Loading Multiple Files for ner.teach

Hi,

Do I have to create a new recipe for loading multiple files during ner.teach? I have a corpus of data with varied files and I want to train the model on all of them. How do I do it without invoking ner.teach command multiple times?

Thanks for the software and the help,
Sandeep

Prodigy’s built-in file loaders currently only support single files and not directories. But it’s pretty easy to load in your own corpora using custom ETL logic (even without a custom recipe).

The source argument your set on the command line is usually a path to a file – but if it’s not set, it defaults to sys.stdin. This means you can pipe data through it, for example:

python load_my_corpus.py | prodigy ner.teach my_dataset en_core_web_sm

The load_my_corpus.py script can then load and pre-process the corpus, and print the JSON-dumped annotation tasks to stdout. Here’s some pseudocode to illustrate the idea:

for data_file in corpus:
    data = preprocess_your_data_somehow(data_file)
    for line in data:
        task = {'text': line}
        print(json.dumps(task))

Depending on the complexity of your corpus, you can add rules to handle files differently depending on their type, or read out different fields. You could also import and re-use Prodigy’s built-in loaders in prodigy.components.loaders – see the “Loaders” section in the PRODIGY_README.html for more details and examples.

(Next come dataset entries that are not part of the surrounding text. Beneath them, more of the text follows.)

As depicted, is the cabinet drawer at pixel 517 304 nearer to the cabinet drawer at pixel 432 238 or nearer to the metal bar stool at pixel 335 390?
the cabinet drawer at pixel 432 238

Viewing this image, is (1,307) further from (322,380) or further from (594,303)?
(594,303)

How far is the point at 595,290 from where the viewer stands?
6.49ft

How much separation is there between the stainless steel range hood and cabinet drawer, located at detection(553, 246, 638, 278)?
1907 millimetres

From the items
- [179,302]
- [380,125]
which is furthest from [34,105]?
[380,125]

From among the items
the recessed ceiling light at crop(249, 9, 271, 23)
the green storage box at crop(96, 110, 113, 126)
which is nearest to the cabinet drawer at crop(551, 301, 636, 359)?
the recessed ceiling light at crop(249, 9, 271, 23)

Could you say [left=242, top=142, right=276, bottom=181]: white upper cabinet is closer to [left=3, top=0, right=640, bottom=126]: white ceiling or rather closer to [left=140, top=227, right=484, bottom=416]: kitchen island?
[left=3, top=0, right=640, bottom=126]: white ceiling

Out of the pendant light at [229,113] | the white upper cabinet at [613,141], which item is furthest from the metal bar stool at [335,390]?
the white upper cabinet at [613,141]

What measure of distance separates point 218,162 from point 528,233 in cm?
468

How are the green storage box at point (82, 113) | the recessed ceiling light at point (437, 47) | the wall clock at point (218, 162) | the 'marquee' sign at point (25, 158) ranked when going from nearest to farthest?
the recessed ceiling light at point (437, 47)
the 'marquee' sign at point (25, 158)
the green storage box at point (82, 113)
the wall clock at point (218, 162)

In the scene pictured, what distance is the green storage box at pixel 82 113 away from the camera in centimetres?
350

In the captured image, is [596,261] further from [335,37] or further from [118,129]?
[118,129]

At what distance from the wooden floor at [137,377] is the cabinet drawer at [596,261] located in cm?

Thanks. I tried sending in whole files here. But it worked. Pasting the code below in case someone needs to use it.

import glob2, os, json
corpusfolderpath = 'xyz'
for filename in glob2.glob(corpusfolderpath+'/*'):
    if os.path.isfile(filename):
        with open(filename, 'rb') as f:
            text = f.read()
            task = {'text': text}
            print(json.dumps(task))
1 Like

do you know what happens if sentence is already in the annotations dataset? is it ignored? or do we get to be asked again?

By default, Prodigy doesn’t make any assumptions about this and will let you re-annotate the same task. But you can tell it to exclude annotations of existing datasets by setting --exclude dataset_name (or multiple, comma-separated names). This is also very useful when creating evaluation sets.

The tasks are compared bashed on their hahes. When a new annotation task comes in, Prodigy assigns an "_input_hash" to the task, based on its content – by default, properties like "text". When you run ner.teach, Prodigy will add "spans" to each task containing the entity you’re annotating. The input hash and the annotation features are then hashed again to create a _task_hash, which is used to determine whether two annotation tasks are the same.

This means that Prodigy will exclude tasks asking the same questions – but still allow different questions about the same text that you haven’t answered before. You can find more details on the hashing in the PRODIGY_README.html, for example in the API docs of the set_hashes helper function.

1 Like